If you have ever had trichomoniasis, you could be at risk of getting it again if safe sex practices are not followed. After the initial episode, immunity against re-infection does not develop. Safe sex practices are the most effective way to stop a re-infection. Always use a condom. This will guard against the spread of other STDs like HIV in addition to preventing a trichomonas infection. Each and every time you have sex, use a fresh condom. Practice safety in oral sex. Cover the penis with a condom and the vulva with a dam. Avoid sharing vaginal douches or sex toys. Prefer monogamous relations. See a sexual health professional on a regular basis, particularly if you have several partners. If you ever receive a positive test result for an infection, let your partners know so they can get treated as well. Avoid having sex and see a doctor if you experience any symptoms, such as heavy discharge, burning, or pain in your genitalia, or if you see any localized ulcers.
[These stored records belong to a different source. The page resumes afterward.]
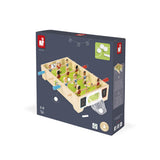 Mini babyfoot en bois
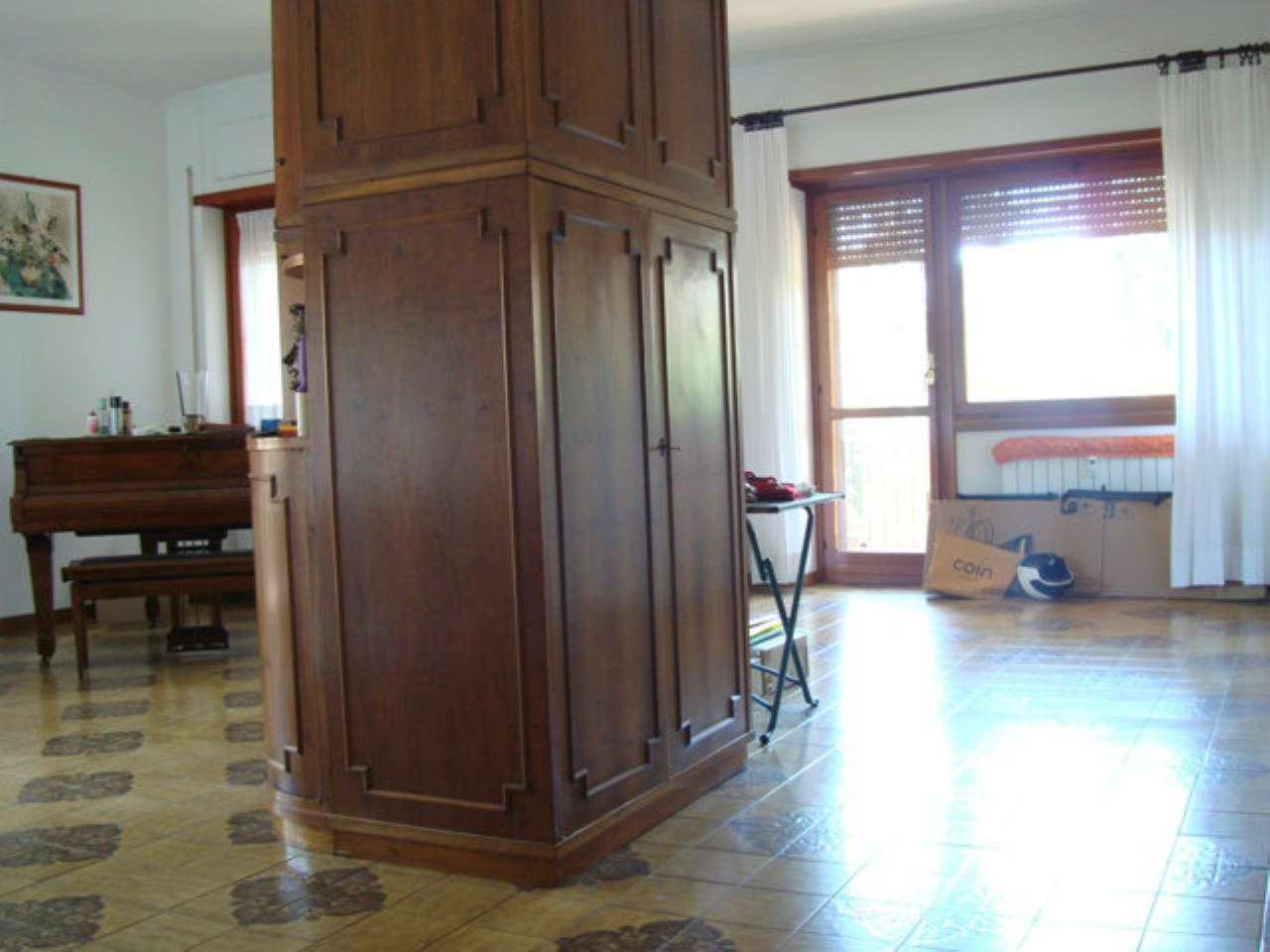 Appartamento ROMA vendita  AURELIO (XVIII MUN.) AURELIA PRATI TRIONFALE IMMOBILIARE s.r.l.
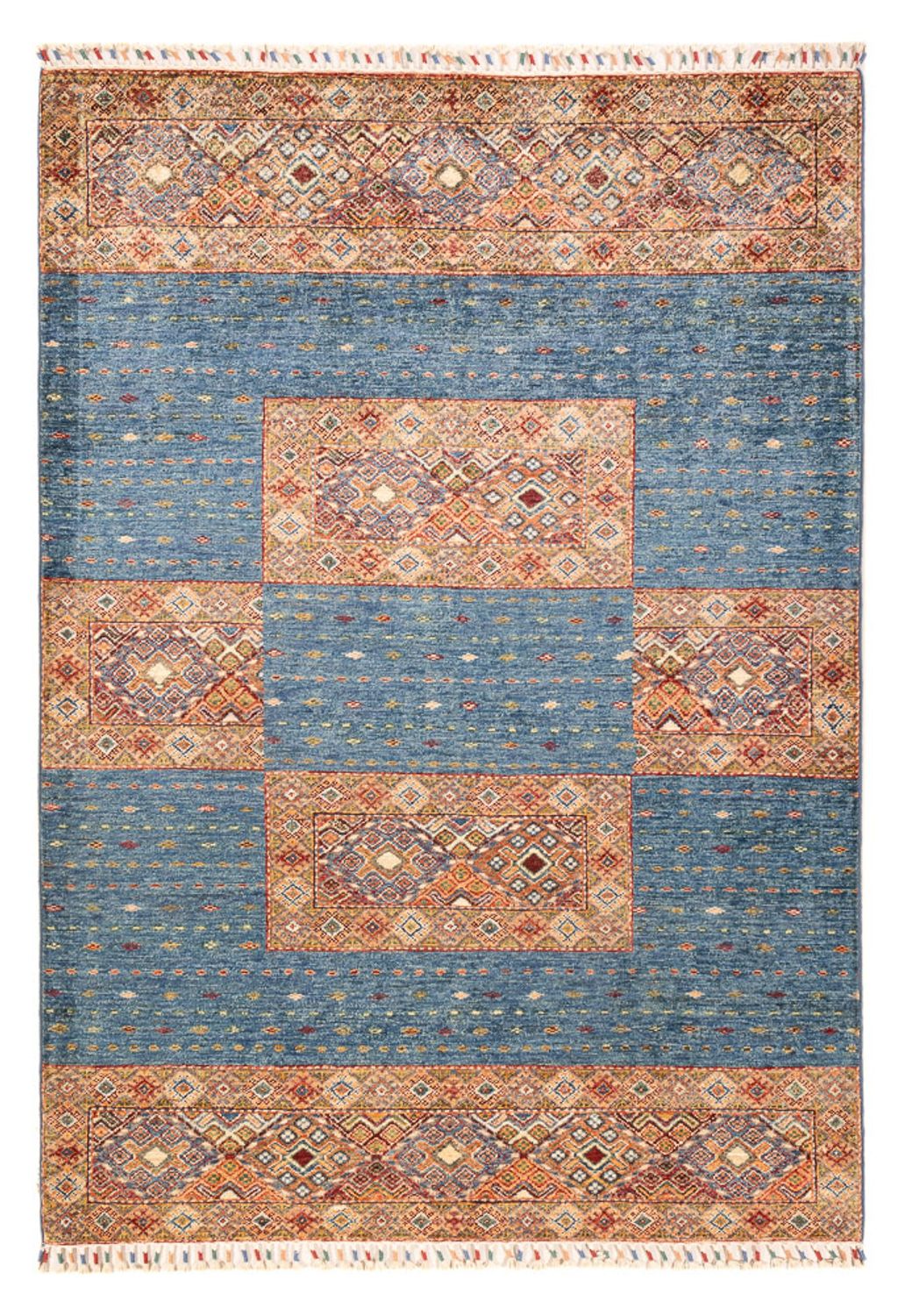 Ariana Teppich 181x124cm - Orientteppich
When on treatment, avoid having sexual relations to avoid re-infection. You might need to skip out on sex for a week, even if you are only taking metronidazole as a single dose treatment. Treatment reduces spread of infection.

Be Trichomoniasis free

Trichomoniasis is a widely prevalent sexual infection that is easily treatable. An early diagnosis and a timely treatment can help to contain the spread of the infection, and also that of other sexually transmitted infections. Practicing safe sex goes a long way in preventing sexually transmitted diseases, including that caused by Trichomoniasis.